# Task brief
Count the lines in the listing that contain the string "instances", with case counting, and give only the number.

----- Listing

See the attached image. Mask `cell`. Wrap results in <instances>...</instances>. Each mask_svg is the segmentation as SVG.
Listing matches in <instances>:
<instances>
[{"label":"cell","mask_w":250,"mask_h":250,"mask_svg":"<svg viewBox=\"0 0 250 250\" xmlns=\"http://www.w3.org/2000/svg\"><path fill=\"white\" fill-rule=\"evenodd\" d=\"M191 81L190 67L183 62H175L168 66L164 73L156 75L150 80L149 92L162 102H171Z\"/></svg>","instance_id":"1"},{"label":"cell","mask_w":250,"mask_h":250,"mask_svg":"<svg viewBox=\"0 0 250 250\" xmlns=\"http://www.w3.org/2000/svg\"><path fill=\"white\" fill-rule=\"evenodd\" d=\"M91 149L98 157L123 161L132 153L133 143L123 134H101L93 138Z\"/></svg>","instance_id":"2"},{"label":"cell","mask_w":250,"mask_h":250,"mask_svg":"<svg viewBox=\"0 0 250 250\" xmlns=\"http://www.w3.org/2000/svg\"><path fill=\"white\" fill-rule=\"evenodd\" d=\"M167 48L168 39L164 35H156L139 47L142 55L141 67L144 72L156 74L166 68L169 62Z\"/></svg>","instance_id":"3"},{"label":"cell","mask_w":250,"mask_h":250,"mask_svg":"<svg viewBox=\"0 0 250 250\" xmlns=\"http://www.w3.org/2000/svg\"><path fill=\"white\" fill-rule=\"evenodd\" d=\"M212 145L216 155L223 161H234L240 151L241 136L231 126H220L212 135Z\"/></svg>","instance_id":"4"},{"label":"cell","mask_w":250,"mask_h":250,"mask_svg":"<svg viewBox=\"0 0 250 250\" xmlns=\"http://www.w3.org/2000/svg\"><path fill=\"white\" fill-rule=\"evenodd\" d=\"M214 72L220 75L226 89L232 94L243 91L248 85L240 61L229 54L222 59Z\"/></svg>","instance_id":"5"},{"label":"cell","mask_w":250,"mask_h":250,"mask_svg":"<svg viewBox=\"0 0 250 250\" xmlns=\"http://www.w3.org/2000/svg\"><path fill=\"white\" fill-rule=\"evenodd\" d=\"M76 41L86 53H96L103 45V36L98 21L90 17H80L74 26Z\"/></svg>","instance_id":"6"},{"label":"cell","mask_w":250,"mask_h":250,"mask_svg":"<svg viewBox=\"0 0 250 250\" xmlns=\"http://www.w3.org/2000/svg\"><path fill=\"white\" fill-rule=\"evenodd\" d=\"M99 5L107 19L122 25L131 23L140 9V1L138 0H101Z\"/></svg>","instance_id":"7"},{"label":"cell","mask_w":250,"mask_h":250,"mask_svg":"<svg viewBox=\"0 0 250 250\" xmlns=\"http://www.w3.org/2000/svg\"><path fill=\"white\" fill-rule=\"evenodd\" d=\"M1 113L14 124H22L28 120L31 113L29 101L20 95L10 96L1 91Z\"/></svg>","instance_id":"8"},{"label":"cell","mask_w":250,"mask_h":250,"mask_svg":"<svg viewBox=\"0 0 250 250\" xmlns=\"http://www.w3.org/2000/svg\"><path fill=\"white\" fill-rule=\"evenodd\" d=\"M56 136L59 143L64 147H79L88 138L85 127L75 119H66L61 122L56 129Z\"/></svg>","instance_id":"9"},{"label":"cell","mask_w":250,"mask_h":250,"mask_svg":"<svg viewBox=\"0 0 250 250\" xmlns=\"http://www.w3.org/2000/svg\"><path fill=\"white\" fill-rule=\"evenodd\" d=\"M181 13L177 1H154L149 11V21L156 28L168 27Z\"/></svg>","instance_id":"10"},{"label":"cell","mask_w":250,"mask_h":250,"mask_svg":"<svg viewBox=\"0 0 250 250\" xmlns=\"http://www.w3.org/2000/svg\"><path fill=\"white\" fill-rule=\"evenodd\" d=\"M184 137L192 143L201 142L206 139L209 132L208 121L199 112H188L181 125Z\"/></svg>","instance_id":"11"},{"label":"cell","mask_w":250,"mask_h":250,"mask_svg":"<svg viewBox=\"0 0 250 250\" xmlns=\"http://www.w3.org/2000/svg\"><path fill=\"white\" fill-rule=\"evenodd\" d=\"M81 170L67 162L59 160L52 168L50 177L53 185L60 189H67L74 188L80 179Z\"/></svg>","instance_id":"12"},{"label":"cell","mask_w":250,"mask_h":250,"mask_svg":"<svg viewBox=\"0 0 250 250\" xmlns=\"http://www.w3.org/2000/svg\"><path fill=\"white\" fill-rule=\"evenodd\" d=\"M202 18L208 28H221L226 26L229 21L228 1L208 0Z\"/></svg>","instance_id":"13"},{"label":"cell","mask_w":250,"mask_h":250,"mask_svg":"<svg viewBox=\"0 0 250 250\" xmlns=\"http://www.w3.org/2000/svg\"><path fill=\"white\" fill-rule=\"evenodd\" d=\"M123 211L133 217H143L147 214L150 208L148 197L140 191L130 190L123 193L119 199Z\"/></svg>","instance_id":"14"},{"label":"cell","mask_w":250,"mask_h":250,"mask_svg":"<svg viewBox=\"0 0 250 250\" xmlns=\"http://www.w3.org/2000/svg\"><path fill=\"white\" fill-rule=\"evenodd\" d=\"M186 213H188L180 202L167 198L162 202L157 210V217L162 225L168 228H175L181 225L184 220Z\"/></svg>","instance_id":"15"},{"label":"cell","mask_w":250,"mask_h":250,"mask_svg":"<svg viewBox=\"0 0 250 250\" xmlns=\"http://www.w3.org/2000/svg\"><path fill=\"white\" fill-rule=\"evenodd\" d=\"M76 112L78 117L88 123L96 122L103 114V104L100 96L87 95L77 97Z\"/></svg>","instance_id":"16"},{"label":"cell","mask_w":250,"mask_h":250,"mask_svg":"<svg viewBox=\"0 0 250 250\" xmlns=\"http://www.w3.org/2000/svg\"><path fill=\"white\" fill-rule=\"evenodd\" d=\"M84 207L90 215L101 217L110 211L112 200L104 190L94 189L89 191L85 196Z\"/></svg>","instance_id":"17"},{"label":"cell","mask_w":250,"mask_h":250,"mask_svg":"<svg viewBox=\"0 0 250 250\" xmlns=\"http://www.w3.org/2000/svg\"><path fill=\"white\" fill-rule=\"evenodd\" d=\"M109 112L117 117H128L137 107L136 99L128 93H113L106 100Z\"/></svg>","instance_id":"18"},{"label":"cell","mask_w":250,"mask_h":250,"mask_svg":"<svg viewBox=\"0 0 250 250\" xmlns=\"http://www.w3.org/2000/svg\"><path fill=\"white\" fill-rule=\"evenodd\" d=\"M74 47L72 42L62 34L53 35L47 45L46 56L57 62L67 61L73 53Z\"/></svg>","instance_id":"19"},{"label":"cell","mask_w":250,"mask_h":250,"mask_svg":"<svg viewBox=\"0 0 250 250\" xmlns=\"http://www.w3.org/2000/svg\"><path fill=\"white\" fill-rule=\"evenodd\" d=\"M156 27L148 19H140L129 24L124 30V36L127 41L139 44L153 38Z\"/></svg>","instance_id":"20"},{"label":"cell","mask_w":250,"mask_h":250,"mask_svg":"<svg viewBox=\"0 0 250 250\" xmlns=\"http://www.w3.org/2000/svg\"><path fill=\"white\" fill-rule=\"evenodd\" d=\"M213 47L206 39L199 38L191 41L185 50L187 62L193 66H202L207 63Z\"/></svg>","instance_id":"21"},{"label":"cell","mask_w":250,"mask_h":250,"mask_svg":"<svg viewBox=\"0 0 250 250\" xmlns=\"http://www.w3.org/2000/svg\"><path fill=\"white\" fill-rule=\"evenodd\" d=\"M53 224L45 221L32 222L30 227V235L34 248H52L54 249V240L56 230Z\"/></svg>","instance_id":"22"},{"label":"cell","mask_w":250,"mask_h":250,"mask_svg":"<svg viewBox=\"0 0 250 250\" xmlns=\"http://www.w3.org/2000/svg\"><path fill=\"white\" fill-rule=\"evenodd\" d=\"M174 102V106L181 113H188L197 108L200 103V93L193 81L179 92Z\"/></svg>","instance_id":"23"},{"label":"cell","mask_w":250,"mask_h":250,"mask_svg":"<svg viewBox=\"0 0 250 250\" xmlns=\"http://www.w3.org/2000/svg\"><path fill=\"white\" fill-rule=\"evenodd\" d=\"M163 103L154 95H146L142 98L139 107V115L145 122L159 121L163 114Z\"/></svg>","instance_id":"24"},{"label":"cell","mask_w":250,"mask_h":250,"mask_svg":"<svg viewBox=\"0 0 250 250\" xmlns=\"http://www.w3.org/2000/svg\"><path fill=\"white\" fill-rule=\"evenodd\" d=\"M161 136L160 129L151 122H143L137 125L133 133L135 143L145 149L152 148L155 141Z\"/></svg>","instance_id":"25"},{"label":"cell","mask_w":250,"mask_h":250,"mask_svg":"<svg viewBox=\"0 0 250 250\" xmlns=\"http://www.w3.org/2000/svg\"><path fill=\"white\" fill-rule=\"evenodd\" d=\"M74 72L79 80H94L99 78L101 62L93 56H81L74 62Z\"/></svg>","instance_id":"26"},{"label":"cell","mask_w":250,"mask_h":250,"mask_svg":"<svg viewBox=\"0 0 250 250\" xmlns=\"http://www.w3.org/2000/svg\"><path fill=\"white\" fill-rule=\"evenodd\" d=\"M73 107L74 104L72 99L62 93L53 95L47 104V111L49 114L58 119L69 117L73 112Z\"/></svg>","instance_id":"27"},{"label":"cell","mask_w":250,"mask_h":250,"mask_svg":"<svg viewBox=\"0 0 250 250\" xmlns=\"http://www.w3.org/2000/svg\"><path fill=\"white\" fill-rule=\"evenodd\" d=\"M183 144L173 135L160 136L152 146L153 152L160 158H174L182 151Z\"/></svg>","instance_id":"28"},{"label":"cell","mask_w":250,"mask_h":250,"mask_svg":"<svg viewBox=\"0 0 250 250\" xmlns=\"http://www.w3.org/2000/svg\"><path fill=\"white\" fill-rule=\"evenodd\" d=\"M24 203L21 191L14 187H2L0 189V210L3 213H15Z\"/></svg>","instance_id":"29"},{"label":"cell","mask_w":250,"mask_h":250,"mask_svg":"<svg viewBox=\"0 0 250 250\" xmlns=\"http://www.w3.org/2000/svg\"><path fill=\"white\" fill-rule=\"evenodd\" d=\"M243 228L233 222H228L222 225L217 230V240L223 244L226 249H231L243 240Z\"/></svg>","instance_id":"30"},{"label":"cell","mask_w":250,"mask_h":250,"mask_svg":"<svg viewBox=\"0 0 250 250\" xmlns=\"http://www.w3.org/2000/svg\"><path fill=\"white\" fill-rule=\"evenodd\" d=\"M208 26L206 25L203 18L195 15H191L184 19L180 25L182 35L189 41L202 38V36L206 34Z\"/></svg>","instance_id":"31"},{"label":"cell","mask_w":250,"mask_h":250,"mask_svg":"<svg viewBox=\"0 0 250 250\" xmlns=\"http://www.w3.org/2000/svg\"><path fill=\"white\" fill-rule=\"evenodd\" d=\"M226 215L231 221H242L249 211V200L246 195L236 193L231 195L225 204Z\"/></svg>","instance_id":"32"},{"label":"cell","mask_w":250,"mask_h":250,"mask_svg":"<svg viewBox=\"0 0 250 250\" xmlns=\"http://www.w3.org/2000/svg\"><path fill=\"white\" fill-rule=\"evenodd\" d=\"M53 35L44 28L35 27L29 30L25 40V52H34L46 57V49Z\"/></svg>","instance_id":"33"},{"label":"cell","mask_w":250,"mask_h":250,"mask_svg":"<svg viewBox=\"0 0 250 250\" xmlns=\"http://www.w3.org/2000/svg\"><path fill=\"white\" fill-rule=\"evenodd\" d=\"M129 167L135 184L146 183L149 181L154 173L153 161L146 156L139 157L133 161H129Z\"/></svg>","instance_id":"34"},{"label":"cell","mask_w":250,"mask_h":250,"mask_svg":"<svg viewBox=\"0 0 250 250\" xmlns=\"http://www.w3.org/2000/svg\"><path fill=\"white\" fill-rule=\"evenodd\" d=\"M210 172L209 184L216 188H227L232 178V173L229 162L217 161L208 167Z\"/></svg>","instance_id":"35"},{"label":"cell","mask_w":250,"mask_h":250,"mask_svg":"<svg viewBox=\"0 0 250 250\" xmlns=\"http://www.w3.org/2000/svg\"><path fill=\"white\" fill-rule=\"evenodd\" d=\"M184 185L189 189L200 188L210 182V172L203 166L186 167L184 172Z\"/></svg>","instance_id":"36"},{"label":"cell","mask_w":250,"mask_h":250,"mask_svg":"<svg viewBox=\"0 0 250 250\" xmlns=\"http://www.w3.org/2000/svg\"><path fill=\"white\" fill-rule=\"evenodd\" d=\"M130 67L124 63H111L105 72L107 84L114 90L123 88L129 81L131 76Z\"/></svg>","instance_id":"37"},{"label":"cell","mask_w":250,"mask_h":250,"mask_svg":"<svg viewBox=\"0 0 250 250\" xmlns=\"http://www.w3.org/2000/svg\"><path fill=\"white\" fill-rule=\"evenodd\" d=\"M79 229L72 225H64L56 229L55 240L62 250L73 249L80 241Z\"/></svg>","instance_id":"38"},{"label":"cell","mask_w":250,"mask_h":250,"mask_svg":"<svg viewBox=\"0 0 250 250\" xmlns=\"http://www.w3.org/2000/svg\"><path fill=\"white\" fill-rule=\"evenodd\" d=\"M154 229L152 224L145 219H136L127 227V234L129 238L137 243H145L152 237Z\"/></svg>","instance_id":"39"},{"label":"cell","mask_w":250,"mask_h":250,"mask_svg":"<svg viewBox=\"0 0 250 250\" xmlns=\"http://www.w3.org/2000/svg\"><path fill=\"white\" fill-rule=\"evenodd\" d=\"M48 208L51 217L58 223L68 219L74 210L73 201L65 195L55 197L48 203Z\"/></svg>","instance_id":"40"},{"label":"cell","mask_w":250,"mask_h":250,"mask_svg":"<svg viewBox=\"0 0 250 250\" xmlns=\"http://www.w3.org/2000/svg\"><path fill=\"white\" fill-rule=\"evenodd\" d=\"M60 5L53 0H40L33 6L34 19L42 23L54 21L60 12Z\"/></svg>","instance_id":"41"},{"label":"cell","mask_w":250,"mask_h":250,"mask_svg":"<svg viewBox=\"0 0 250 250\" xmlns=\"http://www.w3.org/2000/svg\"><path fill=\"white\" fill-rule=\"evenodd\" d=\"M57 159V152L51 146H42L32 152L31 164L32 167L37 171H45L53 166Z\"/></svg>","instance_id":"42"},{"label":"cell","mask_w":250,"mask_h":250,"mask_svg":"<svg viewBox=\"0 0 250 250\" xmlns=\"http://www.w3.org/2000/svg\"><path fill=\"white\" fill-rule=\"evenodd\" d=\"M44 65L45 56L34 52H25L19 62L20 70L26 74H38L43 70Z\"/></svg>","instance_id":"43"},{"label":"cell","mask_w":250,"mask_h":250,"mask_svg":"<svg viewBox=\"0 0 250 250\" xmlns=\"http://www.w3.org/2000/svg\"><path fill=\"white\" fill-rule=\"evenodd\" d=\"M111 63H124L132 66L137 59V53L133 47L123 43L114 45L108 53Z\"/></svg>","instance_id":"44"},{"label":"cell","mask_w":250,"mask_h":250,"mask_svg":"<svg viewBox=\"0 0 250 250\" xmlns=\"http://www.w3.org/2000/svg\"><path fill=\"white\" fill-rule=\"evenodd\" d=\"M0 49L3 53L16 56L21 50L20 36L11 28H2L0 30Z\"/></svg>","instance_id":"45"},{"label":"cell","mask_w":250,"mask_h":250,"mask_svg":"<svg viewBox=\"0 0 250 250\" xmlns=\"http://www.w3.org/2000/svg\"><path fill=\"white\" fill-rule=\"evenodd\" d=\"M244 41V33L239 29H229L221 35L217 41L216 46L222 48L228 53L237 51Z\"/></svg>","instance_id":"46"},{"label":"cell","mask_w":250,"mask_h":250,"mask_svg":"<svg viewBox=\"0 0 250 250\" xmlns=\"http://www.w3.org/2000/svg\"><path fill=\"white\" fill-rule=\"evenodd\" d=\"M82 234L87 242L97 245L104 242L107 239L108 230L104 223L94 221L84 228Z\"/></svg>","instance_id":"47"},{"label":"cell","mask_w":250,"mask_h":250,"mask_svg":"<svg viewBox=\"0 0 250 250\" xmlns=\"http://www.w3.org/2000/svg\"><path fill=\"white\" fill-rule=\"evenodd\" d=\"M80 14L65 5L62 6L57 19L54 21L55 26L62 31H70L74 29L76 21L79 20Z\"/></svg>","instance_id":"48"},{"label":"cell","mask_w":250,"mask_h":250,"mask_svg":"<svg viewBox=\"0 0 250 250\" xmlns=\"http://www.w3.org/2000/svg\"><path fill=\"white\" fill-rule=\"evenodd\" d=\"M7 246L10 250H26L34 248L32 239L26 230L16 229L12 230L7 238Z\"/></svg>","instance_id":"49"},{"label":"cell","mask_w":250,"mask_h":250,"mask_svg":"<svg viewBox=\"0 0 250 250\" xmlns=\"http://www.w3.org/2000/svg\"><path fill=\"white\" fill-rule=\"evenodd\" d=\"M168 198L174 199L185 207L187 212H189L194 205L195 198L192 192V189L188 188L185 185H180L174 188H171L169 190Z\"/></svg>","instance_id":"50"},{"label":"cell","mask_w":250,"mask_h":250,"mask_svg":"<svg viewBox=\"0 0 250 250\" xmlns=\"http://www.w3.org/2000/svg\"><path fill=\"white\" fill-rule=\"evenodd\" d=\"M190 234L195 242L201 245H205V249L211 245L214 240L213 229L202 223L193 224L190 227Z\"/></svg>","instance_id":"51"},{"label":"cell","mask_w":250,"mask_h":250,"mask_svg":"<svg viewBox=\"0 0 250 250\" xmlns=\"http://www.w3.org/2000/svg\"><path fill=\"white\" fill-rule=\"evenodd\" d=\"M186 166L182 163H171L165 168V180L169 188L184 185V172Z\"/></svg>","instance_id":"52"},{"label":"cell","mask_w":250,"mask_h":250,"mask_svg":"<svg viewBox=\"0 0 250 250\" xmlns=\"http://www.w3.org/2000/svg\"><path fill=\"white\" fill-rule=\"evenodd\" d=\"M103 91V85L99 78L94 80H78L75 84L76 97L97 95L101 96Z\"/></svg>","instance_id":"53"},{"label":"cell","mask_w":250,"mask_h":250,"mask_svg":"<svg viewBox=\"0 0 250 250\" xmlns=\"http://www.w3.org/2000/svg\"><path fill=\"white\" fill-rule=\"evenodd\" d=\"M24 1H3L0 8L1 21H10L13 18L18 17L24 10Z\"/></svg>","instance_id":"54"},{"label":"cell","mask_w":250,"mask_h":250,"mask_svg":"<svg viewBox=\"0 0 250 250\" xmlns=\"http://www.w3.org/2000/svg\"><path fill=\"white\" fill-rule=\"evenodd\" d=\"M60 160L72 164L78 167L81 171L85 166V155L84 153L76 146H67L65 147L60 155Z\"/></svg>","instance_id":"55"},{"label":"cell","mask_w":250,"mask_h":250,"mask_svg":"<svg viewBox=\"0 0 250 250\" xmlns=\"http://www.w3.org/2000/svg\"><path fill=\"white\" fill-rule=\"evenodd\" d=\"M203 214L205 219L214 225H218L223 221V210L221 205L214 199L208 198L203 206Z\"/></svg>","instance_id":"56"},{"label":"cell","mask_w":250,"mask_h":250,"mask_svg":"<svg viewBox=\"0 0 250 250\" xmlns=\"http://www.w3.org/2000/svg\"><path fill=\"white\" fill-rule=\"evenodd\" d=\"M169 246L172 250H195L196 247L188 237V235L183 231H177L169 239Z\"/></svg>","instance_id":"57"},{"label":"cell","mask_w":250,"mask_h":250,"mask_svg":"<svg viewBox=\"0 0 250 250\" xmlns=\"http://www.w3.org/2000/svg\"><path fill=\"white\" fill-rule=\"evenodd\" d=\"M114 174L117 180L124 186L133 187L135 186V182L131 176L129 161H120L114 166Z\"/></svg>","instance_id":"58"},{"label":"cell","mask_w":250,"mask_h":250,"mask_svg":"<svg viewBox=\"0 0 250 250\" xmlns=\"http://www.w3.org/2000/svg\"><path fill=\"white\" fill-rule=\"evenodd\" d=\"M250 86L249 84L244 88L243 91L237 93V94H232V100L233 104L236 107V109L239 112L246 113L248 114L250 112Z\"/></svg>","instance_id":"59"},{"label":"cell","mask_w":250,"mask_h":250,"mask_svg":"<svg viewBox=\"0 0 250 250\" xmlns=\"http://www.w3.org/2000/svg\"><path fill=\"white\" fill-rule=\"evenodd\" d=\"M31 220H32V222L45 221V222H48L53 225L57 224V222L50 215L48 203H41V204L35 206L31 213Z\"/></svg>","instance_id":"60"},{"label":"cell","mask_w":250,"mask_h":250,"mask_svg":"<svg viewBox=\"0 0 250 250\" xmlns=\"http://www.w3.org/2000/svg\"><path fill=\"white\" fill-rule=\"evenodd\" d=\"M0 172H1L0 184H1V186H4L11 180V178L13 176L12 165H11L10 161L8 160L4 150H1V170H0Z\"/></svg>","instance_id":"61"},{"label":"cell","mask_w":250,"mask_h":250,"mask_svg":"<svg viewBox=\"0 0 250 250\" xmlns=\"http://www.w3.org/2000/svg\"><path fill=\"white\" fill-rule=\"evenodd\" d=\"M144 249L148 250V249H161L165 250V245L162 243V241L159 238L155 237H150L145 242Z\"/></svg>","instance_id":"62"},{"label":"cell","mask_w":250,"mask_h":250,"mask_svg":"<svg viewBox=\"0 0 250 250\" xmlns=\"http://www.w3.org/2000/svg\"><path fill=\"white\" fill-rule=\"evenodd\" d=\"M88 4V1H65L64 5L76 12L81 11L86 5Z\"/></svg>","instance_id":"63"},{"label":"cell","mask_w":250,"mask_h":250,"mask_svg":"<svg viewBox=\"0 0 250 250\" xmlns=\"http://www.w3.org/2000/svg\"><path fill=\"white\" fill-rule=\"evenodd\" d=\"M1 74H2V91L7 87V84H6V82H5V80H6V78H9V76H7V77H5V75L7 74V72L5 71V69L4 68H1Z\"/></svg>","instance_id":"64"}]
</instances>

----------

# Exercise output
4